§ **Exercise prompt**: Nothing but an exact copy is asked for: the lines in the material below from the one with "明るい色のリネンの服を着た若" through the one with "Neck Vein The", pictures excluded.

§ **Dataset entries**:

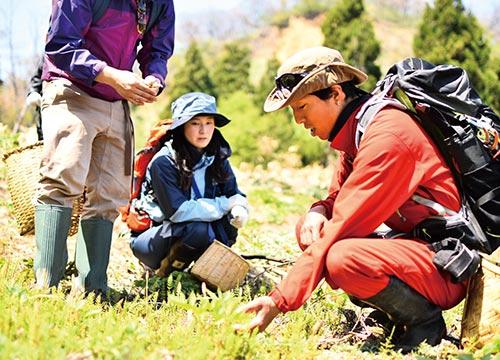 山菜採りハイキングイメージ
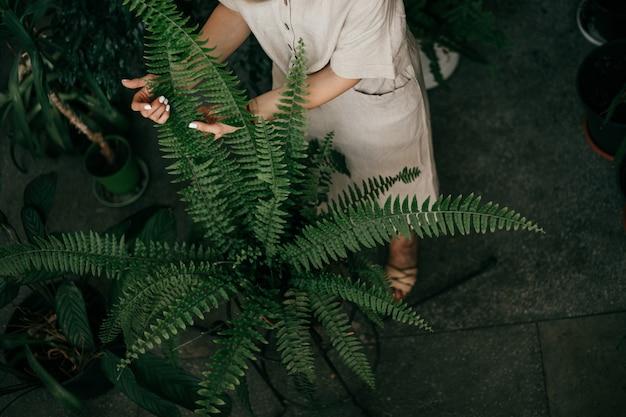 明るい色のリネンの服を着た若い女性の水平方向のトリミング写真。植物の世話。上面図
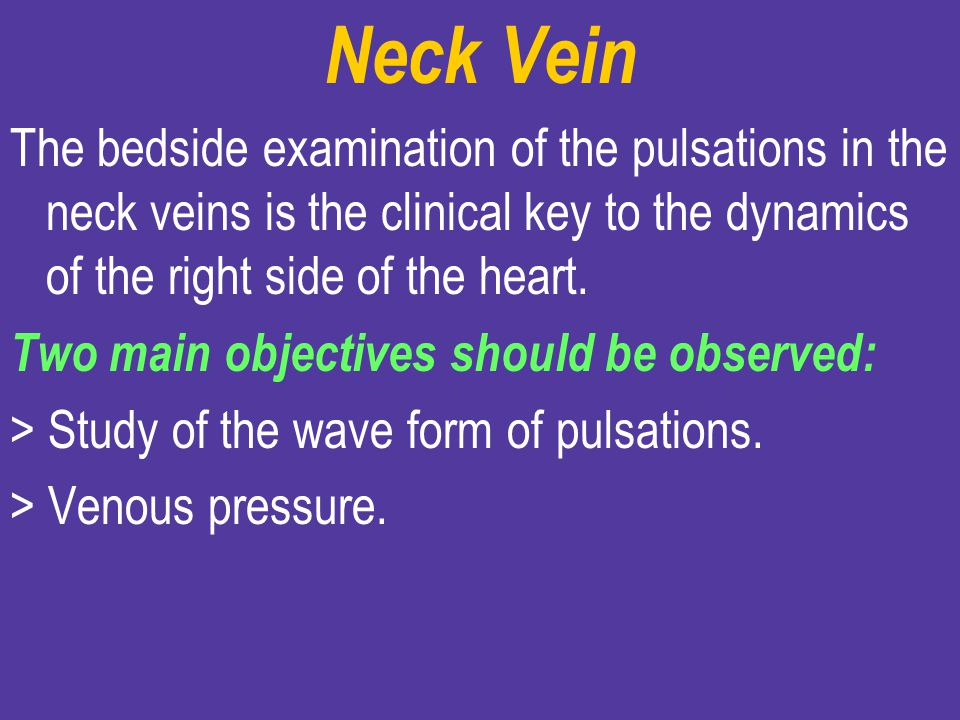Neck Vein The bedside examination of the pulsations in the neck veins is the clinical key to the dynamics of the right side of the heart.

--

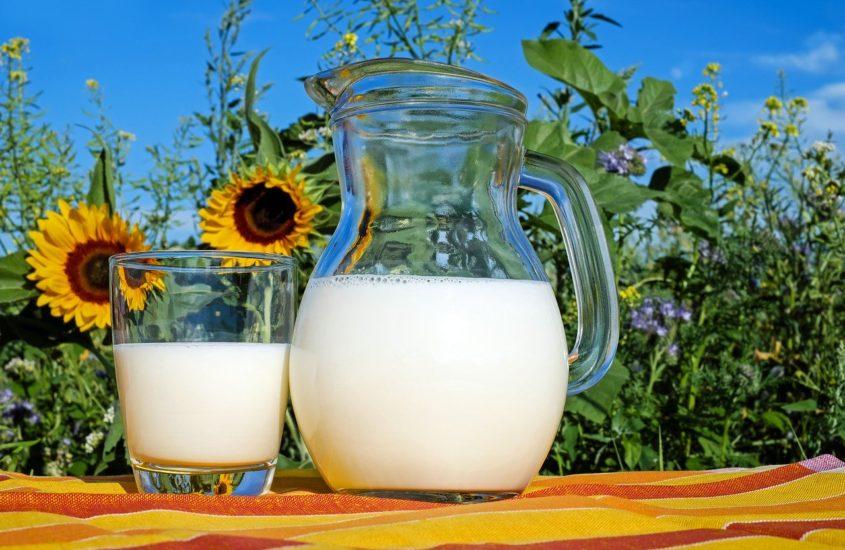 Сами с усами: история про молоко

* * *

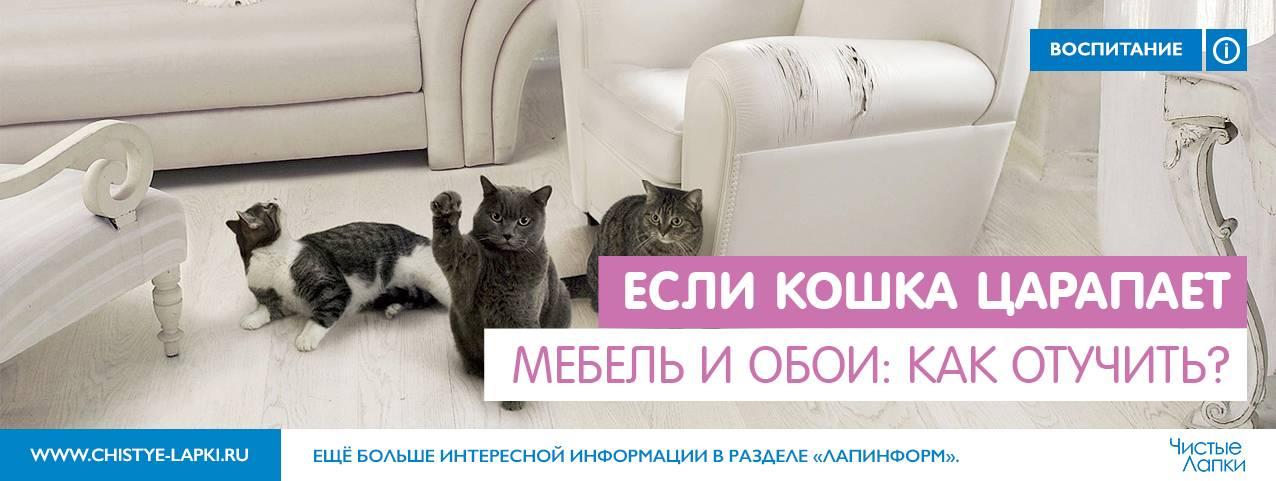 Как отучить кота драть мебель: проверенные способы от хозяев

§ **Result**:
 明るい色のリネンの服を着た若い女性の水平方向のトリミング写真。植物の世話。上面図
Neck Vein The bedside examination of the pulsations in the neck veins is the clinical key to the dynamics of the right side of the heart.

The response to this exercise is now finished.